Learn machine learning to train a real model in nine months
Nine months of serious work — about an hour a day on one specialization, one practical course, and one personal project — gets a coder who knows Python from no ML to training and evaluating real models on real data. Roughly 270 hours total. You will not be a research scientist. You will be a competent applied ML practitioner.
9 months · ~270 hours · train and deploy a deep learning model on your own dataset
1.Andrew Ng's Machine Learning Specialization
The 2022 rewrite on Coursera is the consensus first ML course on the planet, and it earns the title. Three courses cover supervised learning, advanced learning algorithms, and unsupervised + recommender systems — all in Python with NumPy and scikit-learn. Andrew teaches gradient descent the way nobody else does. Audit free, or pay the subscription if you want graded labs and a certificate.
Free to audit; $49/month for graded labs
Machine Learning Specialization →2.Fast.ai — Practical Deep Learning for Coders
Jeremy Howard's course is the polar opposite of Andrew's: top-down, code-first, train-a-state-of-the-art-model-in-lesson-one. Nine lessons at ninety minutes each, plus the free book that goes deeper. You will train image classifiers, language models, and tabular models on Kaggle datasets using PyTorch and the fastai library. Do not skip the homework. The companion fastbook explains the underpinnings the videos gloss over.

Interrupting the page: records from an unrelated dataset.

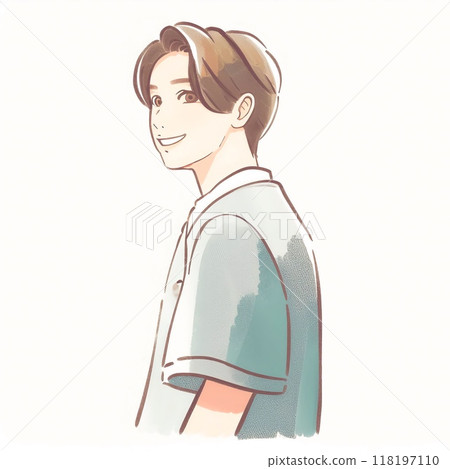 Illustration material of men and boys Illustration material of men and boys 118197110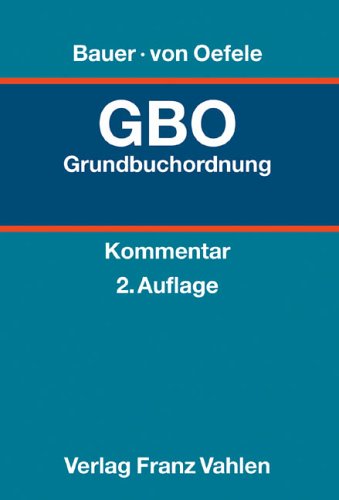 Grundbuchordnung, Kommentar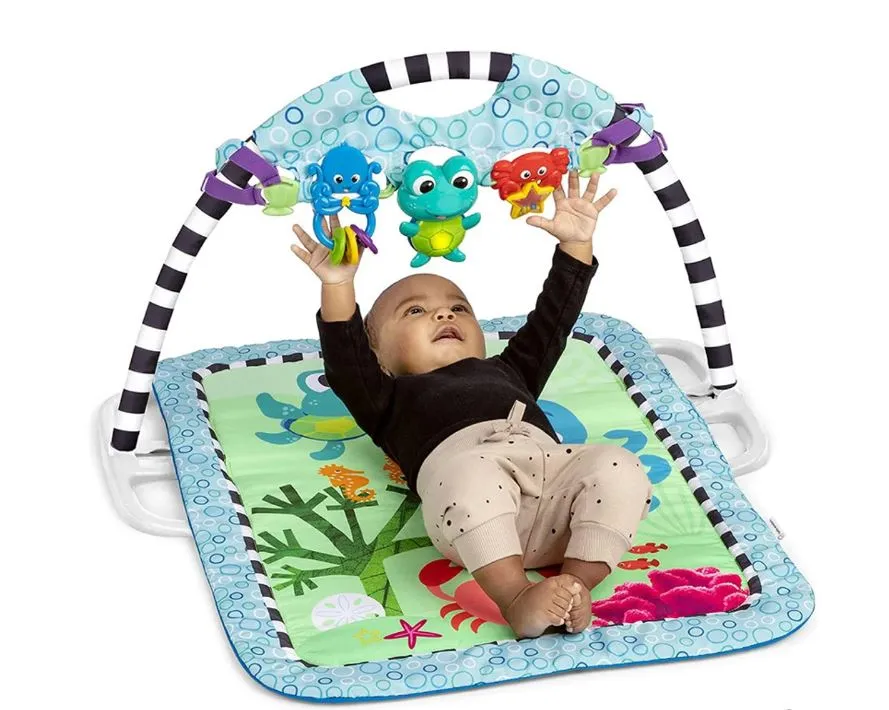 BABY EINSTEIN NEPTUNES DISCOVERY REEF PLAY GYM & TAKE-ALONG TOY BAR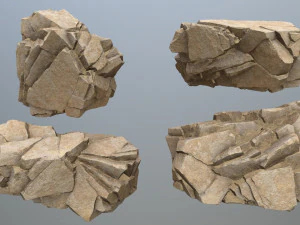 Deser rocks 3D Model
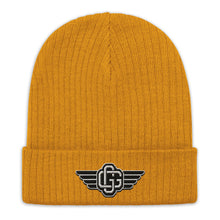 Load image into Gallery viewer, &quot;Monogram wingz&quot; Ribbed knit beanie (Color options available)
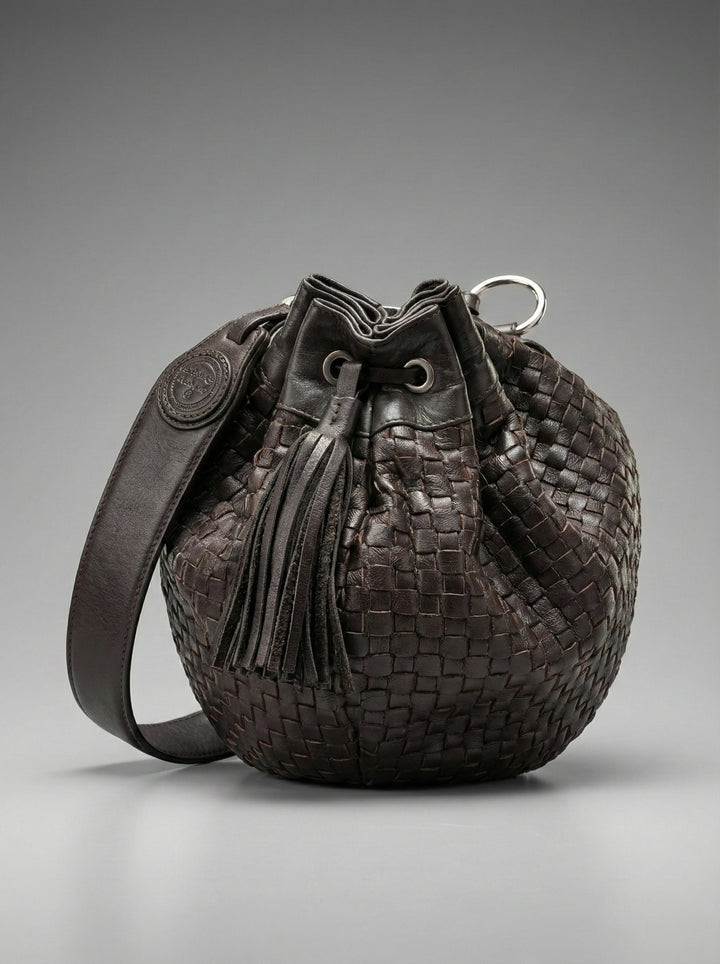 Bolso de mano de cuero Lancel marrón de cuero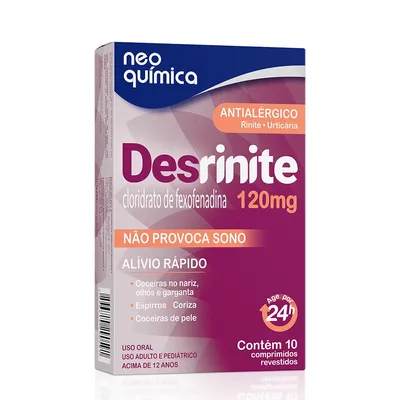 Desrinite 120mg 10 Comprimidos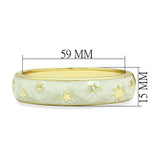 LO2146 - Flash Gold White Metal Bangle with Top Grade Crystal  in Clear - Alamode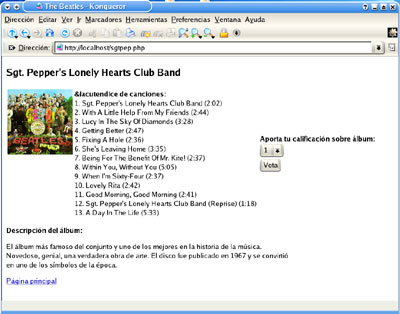 Figura 5. Página después de haber enriquecido la plantilla con funciones
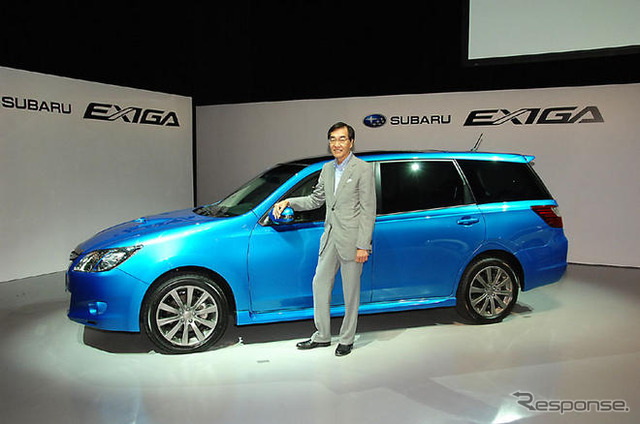 【スバル エクシーガ 発表】180cm+・90kg+の記者がしっくりした運転席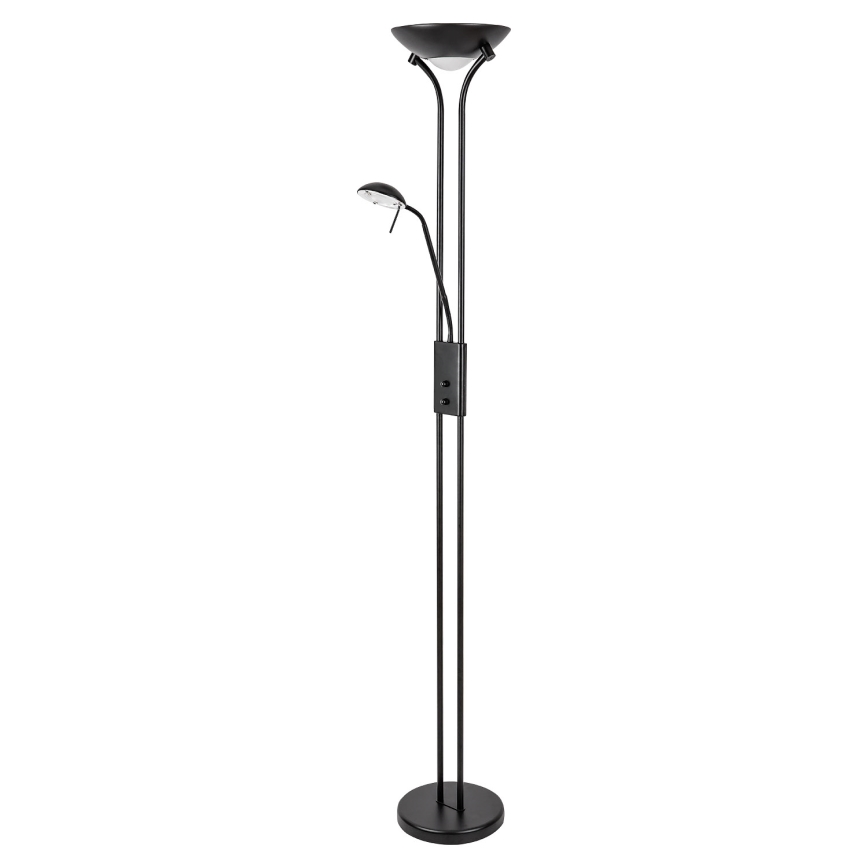 Brilagi - Lámpara de pie regulable SCARLETT 1xR7s/230W/230V + 1xG9/40W negra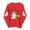 Red B, variant on Enjoytime Halloween Crewneck Sweatshirts Women Ghost Pumpkin Print Long Sleeve Pullover Tops Spooky Season Fashion Casual Sweatshirt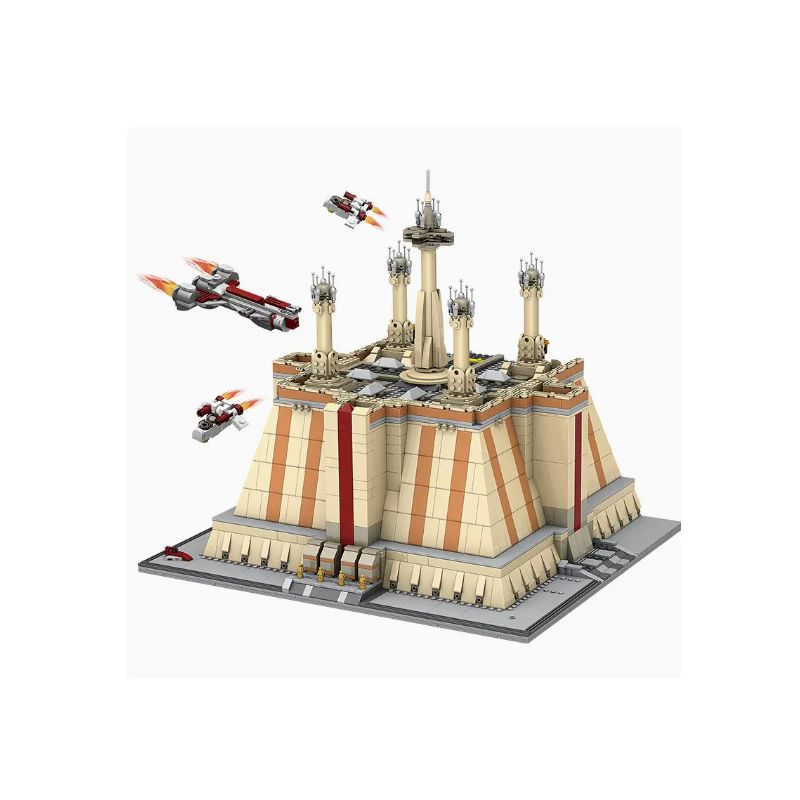 MouldKing 21036 Mould King 21036 non Lego ĐỀN THỜ JEDI bộ đồ chơi xếp lắp ráp ghép mô hình Star Wars JEDI TEMPLE Chiến Tranh Giữa Các Vì Sao 3745 khối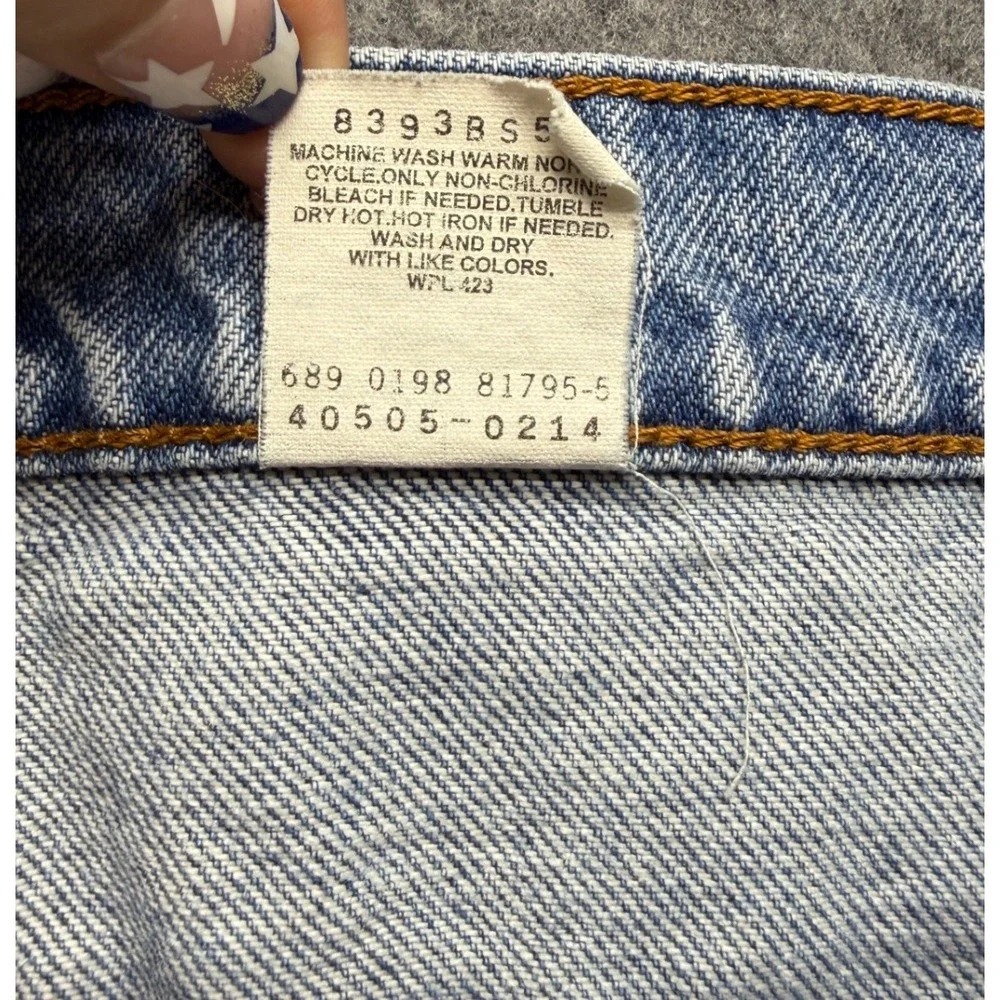 Vintage Levis 505 Orange Tab Jeans Mens 38x30 Light Wash Straight Leg 40505-0214
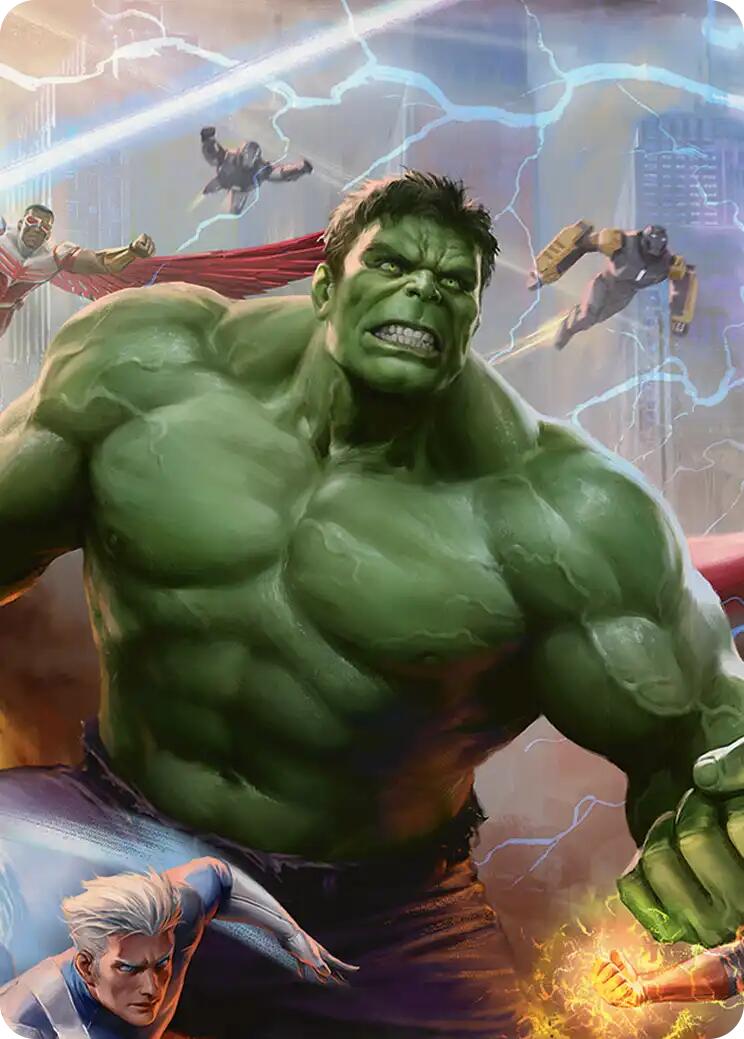 Hulk, Always Angry Art Card [Marvel Super Heroes Art Series] | Jack's On Queen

Free; ~$30 in Colab Pro or Paperspace credits
Practical Deep Learning →3.Train a model on your own data
Pick a problem nobody has solved for you — your hometown's traffic accident data, your photos sorted by who is in them, your inbox classified by importance — and build the full pipeline yourself. Collect, clean, train, evaluate, deploy via Hugging Face Spaces or a Streamlit app. This is the project that decides whether ML stays a hobby or becomes a tool. Document your failures in a README. Most learning happens here.
Free–$20/month in compute
Hugging Face Spaces →If this doesn't fit you
If you have a strong math background and want a deeper theoretical foundation rather than the applied path, replace fast.ai with Stanford's CS229 lectures (free on YouTube) plus Murphy's Probabilistic Machine Learning textbook. It is harder, slower, and only worth it if you intend to read research papers or pursue a graduate degree.
Why this path
The two most-recommended ML courses on Earth are also the two best, and they complement each other almost perfectly: Andrew gives you bottom-up intuition, Jeremy gives you top-down practice. Most beginners pick one and stop, which is why most self-taught ML people can talk about models but cannot ship one. Skipping the personal project is the most common mistake. The Coursera certificate impresses nobody; a deployed model with your own data does.